The last word of this hearing—reductions—is telling. The subcommittee usually holds hearings in which military officials update the status of their respective branches. However, the U.S. Air Force’s fleet has grown so old and small that the subcommittee feels the need to hold a hearing specifically on its decline.
While many debate the appropriate size of the service branches, the Air Force fleet’s decline has been clear for some time. The B-52 bomber fleet turned 60 this year. Fighter jets have remained in service so long that they are beginning to span generations of pilots. The fleet as a whole is older and smaller than at any point in its history.
President Obama’s fiscal year 2013 budget request would eliminate six tactical fighter squadrons, reduce airlift capability by 130 aircraft, and delay building 179 F-35 Joint Strike Fighters beyond the “future years defense plan”—an inside-the-Beltway term for pushing something five years down the road. While the Administration lauds these reductions as cost-saving efforts, it does not identify how they will affect U.S. national security capability.
As weakening as the President’s budget request is to the defense of the nation, the cuts mandated by sequestration will make that look mild by comparison. Estimated to reduce defense spending by up to $550 billion, these cuts will be so overwhelming that Secretary of Defense Leon Panetta has repeatedly stated that they cannot even plan for their effect.
In August 2011, the subcommittee predicted that the Air Force’s total fighter jet fleet would shrink to 1,512 from today’s 1,990, that the number of strategic bombers would fall from 135 to 101, and that the F-35 Marine Corps variant would “likely” be eliminated.
This last projection is troubling to the Marines, because they have no alternative. There is no other short takeoff and landing fighter platform being developed, and the Marines’ aging Harrier fleet stopped production in 1997. This F-35 variant is particularly significant to allies such as the United Kingdom as well, who have publicly staked their future on this variant. The Administration, in threatening to veto legislation to overturn sequestration, does not responsibly account for these shortfalls.
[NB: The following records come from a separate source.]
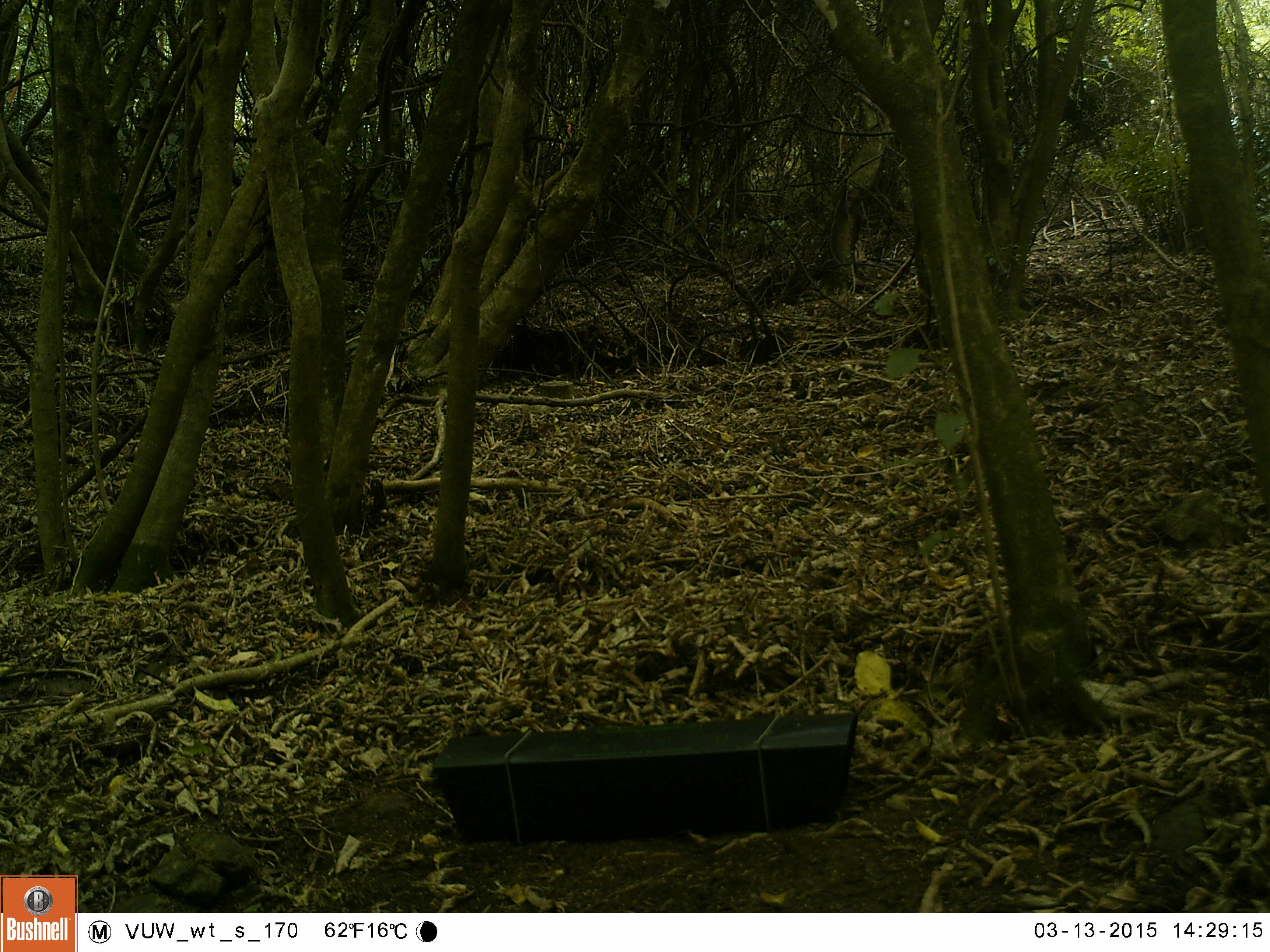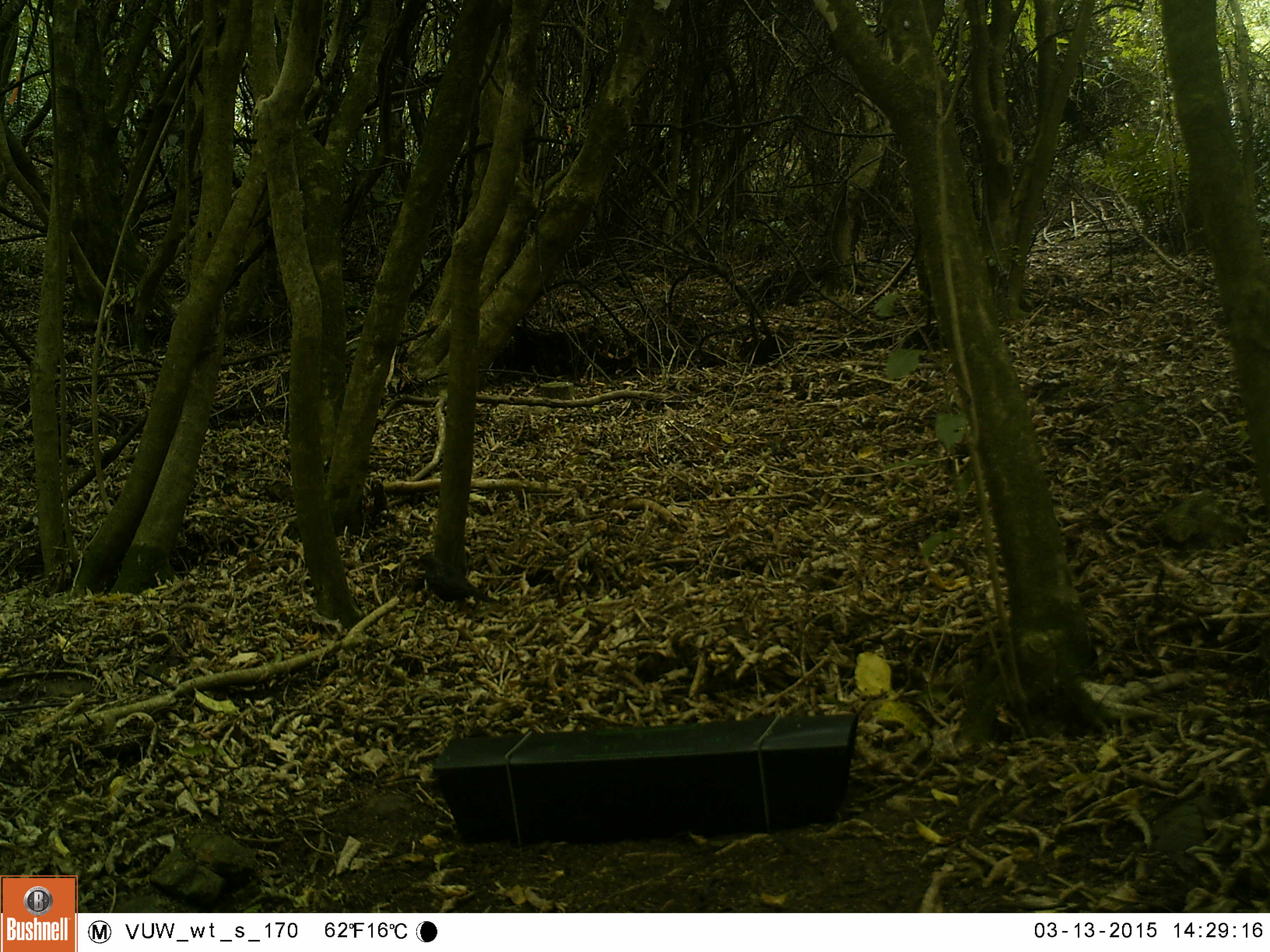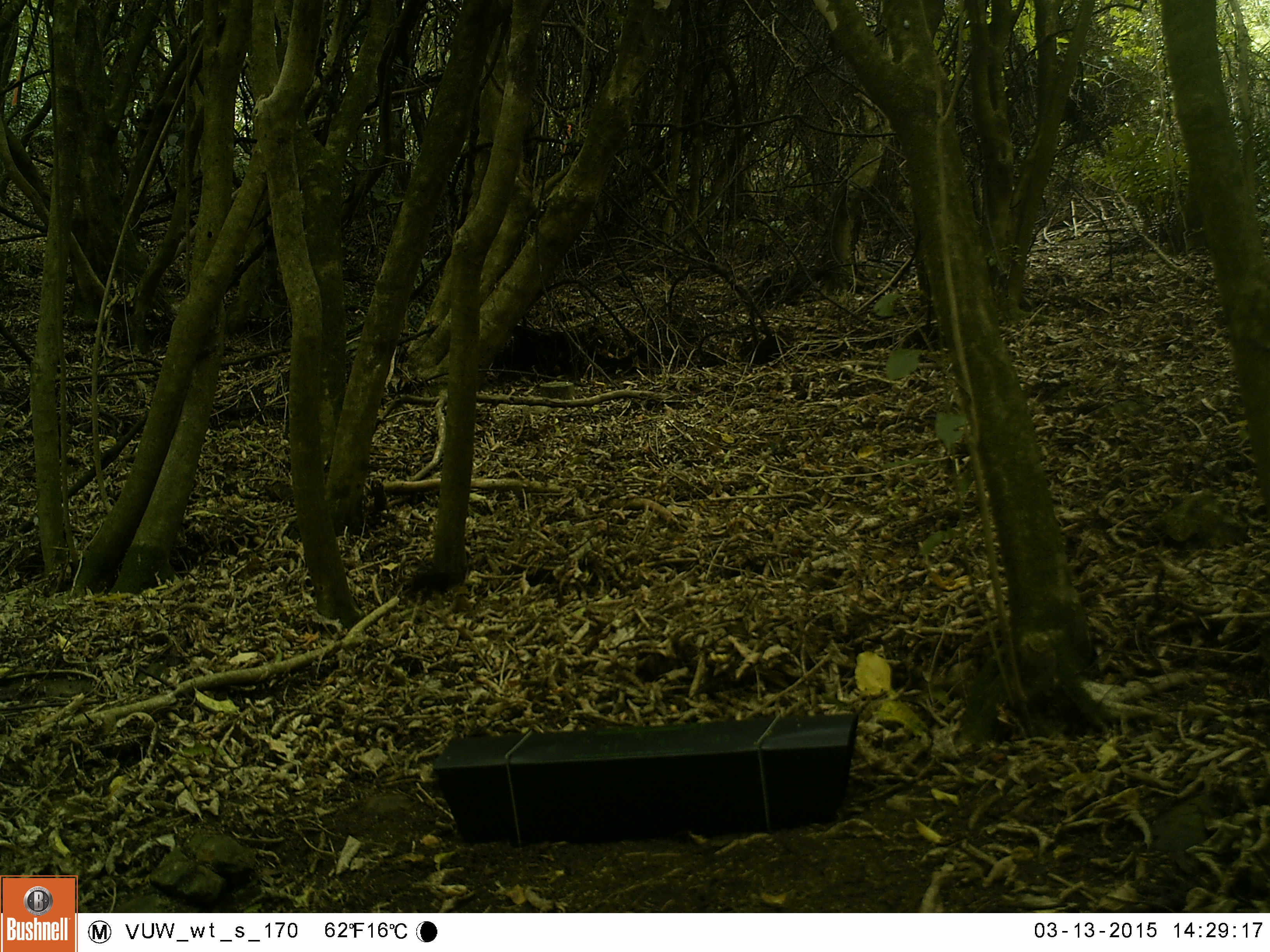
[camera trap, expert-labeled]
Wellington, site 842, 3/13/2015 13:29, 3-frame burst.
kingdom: Animalia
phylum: Chordata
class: Aves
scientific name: Aves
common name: bird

The Administration has made it clear that national security is its lowest priority. The subcommittee is taking the right step by raising awareness of America’s eroding Air Force. In the Senate, Senator John McCain (R–AZ) introduced legislation mandating a Pentagon report on the effects of sequestration. Others on Capitol Hill should follow these examples and work to reverse cuts that will reduce national security.